> **Dataset entries**:
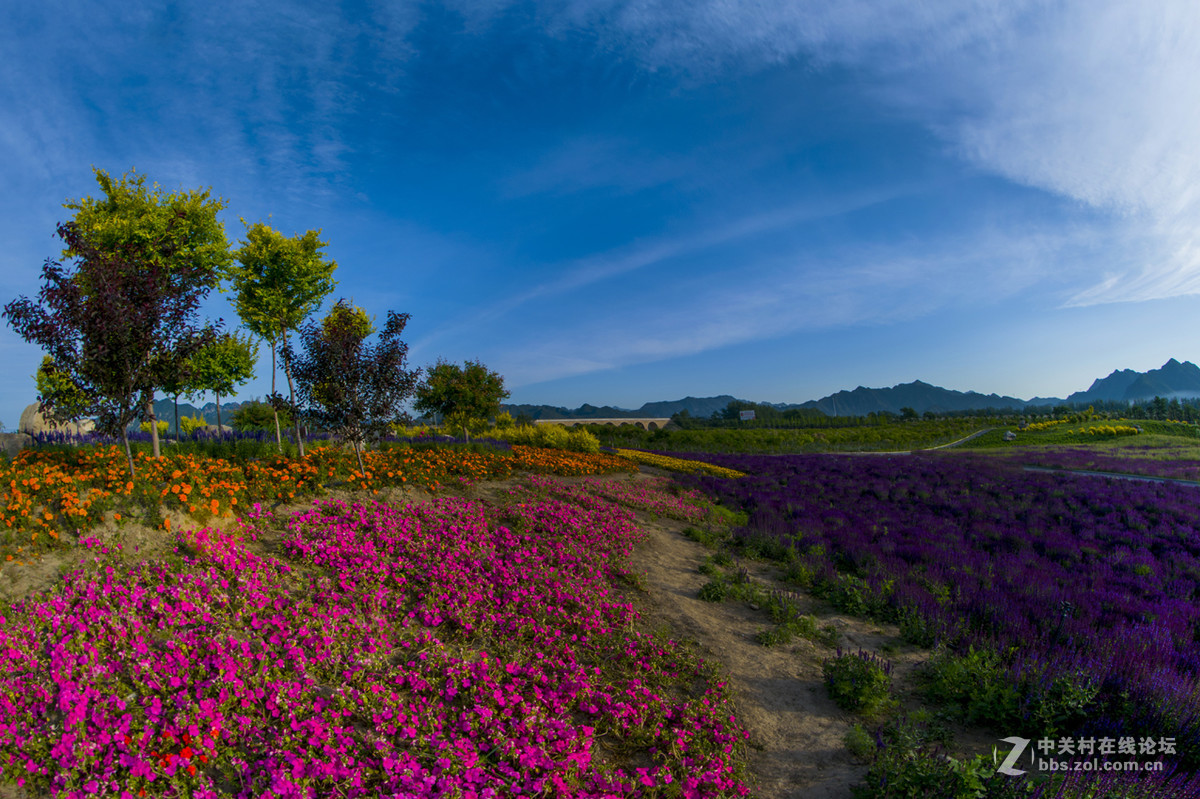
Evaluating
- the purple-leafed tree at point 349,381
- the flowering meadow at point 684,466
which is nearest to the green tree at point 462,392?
the flowering meadow at point 684,466

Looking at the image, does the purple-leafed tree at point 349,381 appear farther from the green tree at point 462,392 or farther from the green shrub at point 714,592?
the green tree at point 462,392

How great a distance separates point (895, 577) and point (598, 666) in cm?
553

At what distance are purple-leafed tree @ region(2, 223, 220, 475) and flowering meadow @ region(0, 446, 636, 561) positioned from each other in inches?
40.4

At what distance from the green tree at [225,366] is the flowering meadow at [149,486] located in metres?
4.80

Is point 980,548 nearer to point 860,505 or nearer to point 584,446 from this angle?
point 860,505

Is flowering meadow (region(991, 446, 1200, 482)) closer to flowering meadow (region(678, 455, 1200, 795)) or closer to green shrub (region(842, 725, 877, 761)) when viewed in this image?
flowering meadow (region(678, 455, 1200, 795))

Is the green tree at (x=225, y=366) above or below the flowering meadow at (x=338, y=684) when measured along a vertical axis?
above

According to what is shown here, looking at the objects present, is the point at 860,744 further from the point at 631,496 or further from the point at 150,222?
the point at 150,222

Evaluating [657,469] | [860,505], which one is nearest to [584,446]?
[657,469]

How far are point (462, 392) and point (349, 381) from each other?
50.8 ft

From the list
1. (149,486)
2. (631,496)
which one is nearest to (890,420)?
(631,496)

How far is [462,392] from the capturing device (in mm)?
26047

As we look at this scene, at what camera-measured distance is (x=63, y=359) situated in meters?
8.60

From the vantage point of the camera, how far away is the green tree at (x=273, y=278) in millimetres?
16188
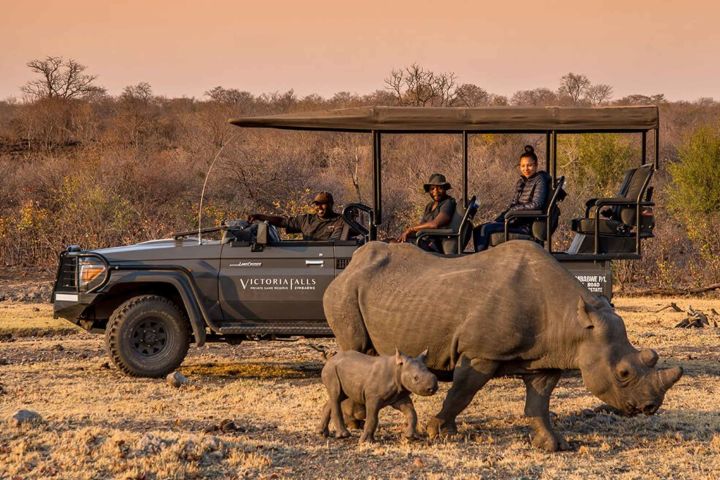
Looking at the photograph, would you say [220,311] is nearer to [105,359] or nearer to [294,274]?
[294,274]

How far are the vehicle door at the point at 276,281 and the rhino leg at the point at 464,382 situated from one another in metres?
3.19

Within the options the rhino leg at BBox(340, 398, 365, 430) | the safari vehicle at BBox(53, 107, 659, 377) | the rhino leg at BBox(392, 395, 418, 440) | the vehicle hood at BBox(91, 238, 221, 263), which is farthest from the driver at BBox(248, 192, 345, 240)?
the rhino leg at BBox(392, 395, 418, 440)

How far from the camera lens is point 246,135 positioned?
39.5 m

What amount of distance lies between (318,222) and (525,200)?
229cm

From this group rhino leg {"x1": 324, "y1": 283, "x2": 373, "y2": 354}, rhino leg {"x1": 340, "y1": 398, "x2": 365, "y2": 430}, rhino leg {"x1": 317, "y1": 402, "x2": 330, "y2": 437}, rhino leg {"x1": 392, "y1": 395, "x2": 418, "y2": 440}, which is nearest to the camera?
rhino leg {"x1": 392, "y1": 395, "x2": 418, "y2": 440}

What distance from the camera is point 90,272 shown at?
1189 centimetres

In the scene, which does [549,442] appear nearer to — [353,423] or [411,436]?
[411,436]

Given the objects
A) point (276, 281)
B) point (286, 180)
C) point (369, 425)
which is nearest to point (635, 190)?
point (276, 281)

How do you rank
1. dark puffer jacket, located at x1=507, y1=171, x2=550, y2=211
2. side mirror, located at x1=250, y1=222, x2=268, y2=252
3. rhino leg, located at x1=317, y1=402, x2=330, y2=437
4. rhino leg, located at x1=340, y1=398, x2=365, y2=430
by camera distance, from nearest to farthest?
rhino leg, located at x1=317, y1=402, x2=330, y2=437, rhino leg, located at x1=340, y1=398, x2=365, y2=430, dark puffer jacket, located at x1=507, y1=171, x2=550, y2=211, side mirror, located at x1=250, y1=222, x2=268, y2=252

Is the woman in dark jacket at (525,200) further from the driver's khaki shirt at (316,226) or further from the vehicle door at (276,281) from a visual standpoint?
the vehicle door at (276,281)

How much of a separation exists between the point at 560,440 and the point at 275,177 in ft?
77.8

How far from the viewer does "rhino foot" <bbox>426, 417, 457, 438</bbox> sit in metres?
8.70

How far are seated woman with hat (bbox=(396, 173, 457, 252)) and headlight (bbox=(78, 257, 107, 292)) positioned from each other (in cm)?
313

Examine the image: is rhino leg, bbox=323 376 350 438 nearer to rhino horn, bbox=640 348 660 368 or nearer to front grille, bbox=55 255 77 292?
rhino horn, bbox=640 348 660 368
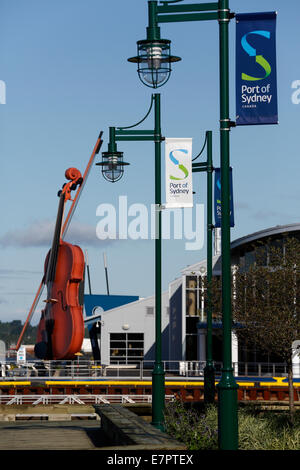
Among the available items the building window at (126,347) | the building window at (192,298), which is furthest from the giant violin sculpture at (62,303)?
the building window at (126,347)

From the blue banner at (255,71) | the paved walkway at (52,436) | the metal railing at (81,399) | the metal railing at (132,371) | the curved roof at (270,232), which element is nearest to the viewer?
the blue banner at (255,71)

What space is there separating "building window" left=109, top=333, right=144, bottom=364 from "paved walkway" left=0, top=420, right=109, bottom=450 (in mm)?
49309

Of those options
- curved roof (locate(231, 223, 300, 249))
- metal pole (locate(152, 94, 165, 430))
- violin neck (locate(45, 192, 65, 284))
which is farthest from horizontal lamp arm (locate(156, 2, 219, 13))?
curved roof (locate(231, 223, 300, 249))

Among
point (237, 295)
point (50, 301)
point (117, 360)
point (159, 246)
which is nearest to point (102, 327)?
point (117, 360)

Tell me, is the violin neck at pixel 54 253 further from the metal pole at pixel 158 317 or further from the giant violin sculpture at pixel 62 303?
the metal pole at pixel 158 317

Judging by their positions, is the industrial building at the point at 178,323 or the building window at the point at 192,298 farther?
the building window at the point at 192,298

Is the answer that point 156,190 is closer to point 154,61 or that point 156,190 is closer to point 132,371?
point 154,61

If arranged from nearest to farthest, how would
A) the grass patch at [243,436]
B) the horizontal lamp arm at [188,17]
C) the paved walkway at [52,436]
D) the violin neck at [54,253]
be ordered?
1. the grass patch at [243,436]
2. the horizontal lamp arm at [188,17]
3. the paved walkway at [52,436]
4. the violin neck at [54,253]

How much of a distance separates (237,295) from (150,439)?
13203 mm

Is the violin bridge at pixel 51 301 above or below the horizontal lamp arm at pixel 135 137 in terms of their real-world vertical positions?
below

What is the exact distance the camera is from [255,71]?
1412cm

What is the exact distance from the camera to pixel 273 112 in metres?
14.1

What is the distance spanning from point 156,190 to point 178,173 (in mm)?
1923

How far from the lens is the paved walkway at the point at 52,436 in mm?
15602
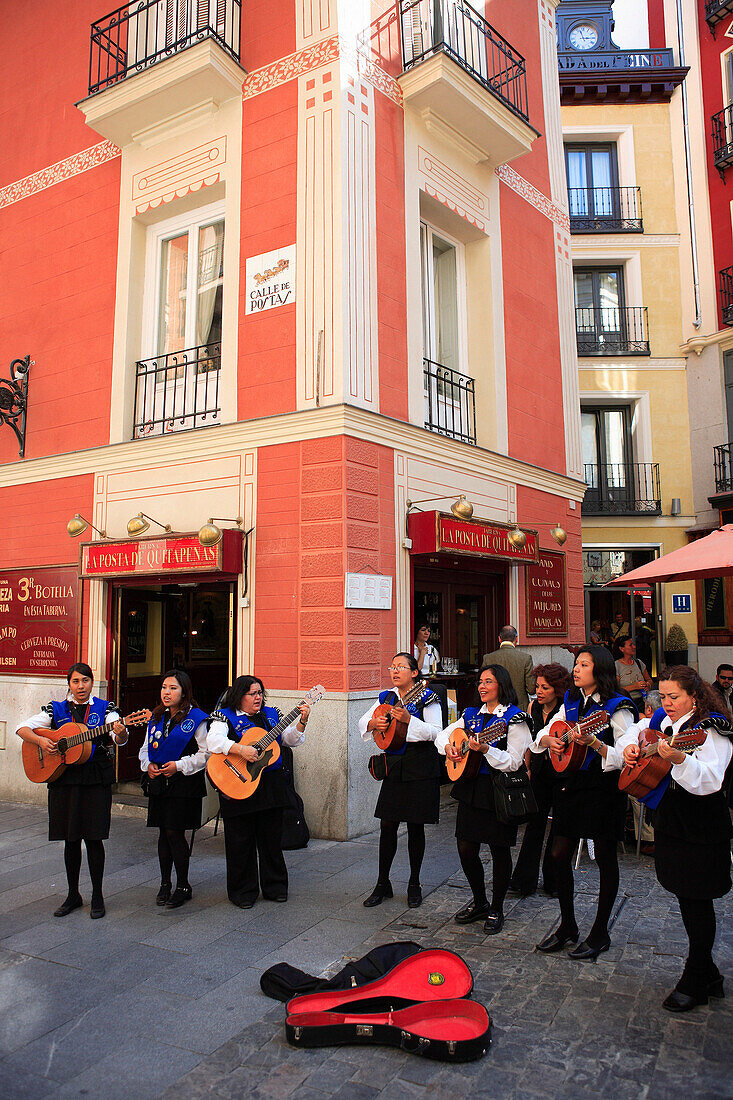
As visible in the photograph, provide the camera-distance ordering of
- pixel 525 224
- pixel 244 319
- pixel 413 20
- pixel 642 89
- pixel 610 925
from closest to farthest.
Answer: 1. pixel 610 925
2. pixel 244 319
3. pixel 413 20
4. pixel 525 224
5. pixel 642 89

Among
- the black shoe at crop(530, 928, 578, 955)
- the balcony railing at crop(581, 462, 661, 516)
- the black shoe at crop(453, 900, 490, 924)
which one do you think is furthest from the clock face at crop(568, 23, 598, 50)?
the black shoe at crop(530, 928, 578, 955)

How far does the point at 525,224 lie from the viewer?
11398mm

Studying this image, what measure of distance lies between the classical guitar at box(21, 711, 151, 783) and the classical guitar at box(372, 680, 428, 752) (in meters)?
2.04

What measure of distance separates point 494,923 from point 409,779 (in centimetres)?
109

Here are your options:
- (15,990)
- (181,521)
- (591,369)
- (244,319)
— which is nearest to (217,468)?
(181,521)

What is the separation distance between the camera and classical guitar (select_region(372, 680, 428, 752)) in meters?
Result: 5.53

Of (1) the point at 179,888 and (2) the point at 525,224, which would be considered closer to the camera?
(1) the point at 179,888

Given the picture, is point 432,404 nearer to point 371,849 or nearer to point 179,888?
point 371,849

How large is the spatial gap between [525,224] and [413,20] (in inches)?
128

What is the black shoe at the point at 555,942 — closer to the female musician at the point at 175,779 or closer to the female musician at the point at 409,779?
the female musician at the point at 409,779

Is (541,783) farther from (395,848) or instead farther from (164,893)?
(164,893)

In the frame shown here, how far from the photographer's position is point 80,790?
18.2 ft

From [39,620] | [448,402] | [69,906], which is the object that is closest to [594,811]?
[69,906]

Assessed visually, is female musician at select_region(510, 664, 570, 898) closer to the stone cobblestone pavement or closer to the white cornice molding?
the stone cobblestone pavement
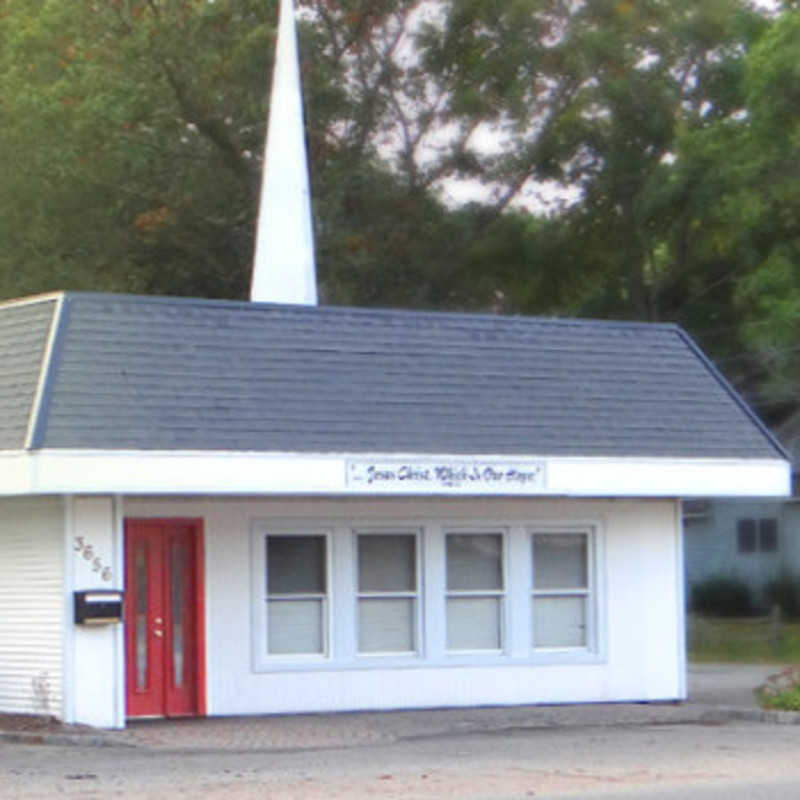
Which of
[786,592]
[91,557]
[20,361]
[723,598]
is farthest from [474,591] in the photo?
[723,598]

> **Given request**:
Repeat word for word the lines from the one containing "Assessed visually, is" through the last line of the items, and leave the pictures out.

> **Solution to the problem**:
Assessed visually, is female musician at select_region(510, 664, 570, 898) closer to the stone cobblestone pavement or closer to the white cornice molding?
the stone cobblestone pavement
Which of
[786,592]
[91,557]
[20,361]
[723,598]
is farthest from [474,591] in the photo?
[723,598]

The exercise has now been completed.